Tuesday, December 2, 2008

Refactoring Lua with Metalua: source generation

In a previous post, I've begun to write a system to keep the AST / source code of a program in sync together; as a result, we were able to associate a source skeleton (string with holes in it for children nodes) to any given AST node, provided that this node was generated from sources. To make this useful, we must be able to generate source code from modified and/or generated AST parts; this post will describe how to do so. Be warned, there's nothing really fancy about it, it's pretty much brute force, systematic code walking. The resulting code is available in the Metalua repository, there:
First, I won't bother to use the walk library that comes with Metalua. This lib is a support for the visitor pattern, which is useful if you want to leave alone most of the AST nodes, or if you want to do pretty much the same thing on each node.
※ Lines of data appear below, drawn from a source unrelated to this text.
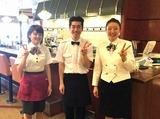 ロイヤルコーヒーショップ 羽田空港店 のアルバイト情報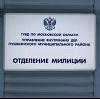 Отделения полиции в Владимире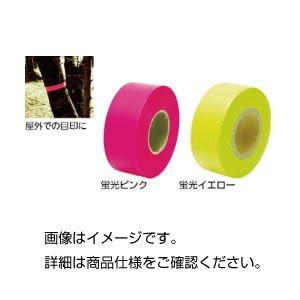 (まとめ)マーキングテープ 蛍光イエロー【×20セット】の詳細を見る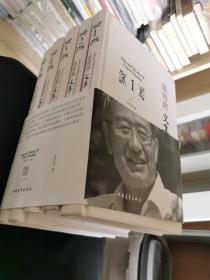 陈传席文集(5册全) 陈传席亲笔签名钤印,题签内容:读书养气 。书为布面精装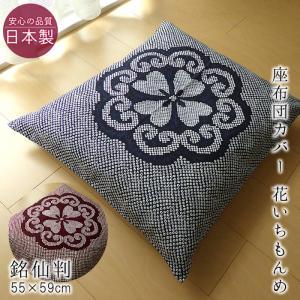 座布団カバー 55×59cm 銘仙判「花いちもんめ」(日本製)|nekoronta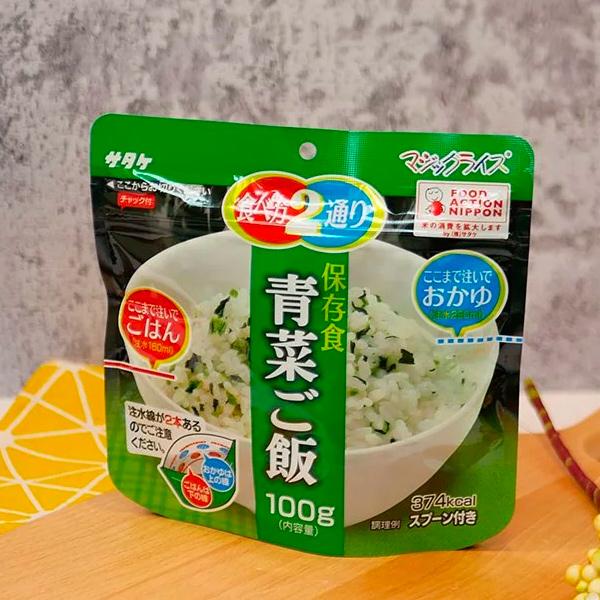 喜康瑞神奇飯系列(青菜飯)-全素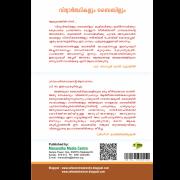 vidyarthiaklum back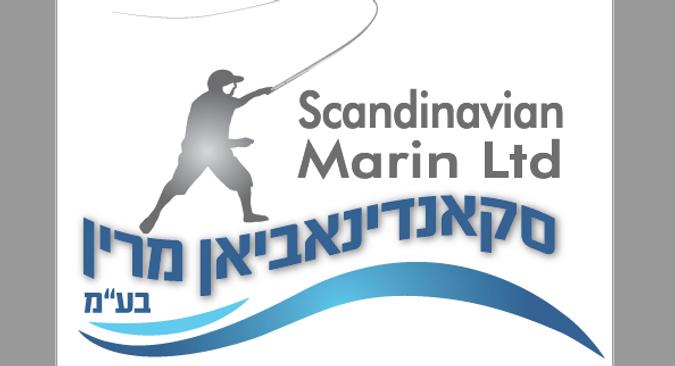 scandinavian marin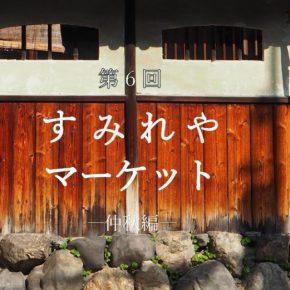 すみれやマーケット −仲秋編−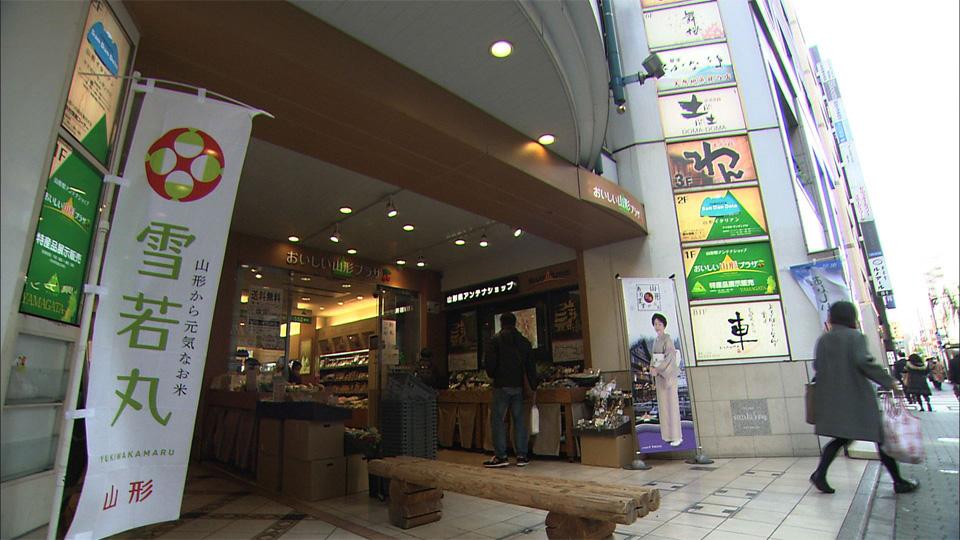 [#1238] (special episode) Tokyo memoirs ~ Tokyo (Jan two weeks) :Image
In short, it saves its users from writing the tree traversal code for each kind of node, but this won't save much work if you have to do something different for each kind of node anyway. So everything will be embedded in a synth class: this class will:
  • keep a generated source code accumulator;
  • keep track of the current indentation level;
  • Support some basic code creation methods: adding strings (:acc()), properly indented newlines (:nl()), handling indentation level (:nlindent() and :nldedent()),
  • and actually walk the AST nodes (:node() and :list()).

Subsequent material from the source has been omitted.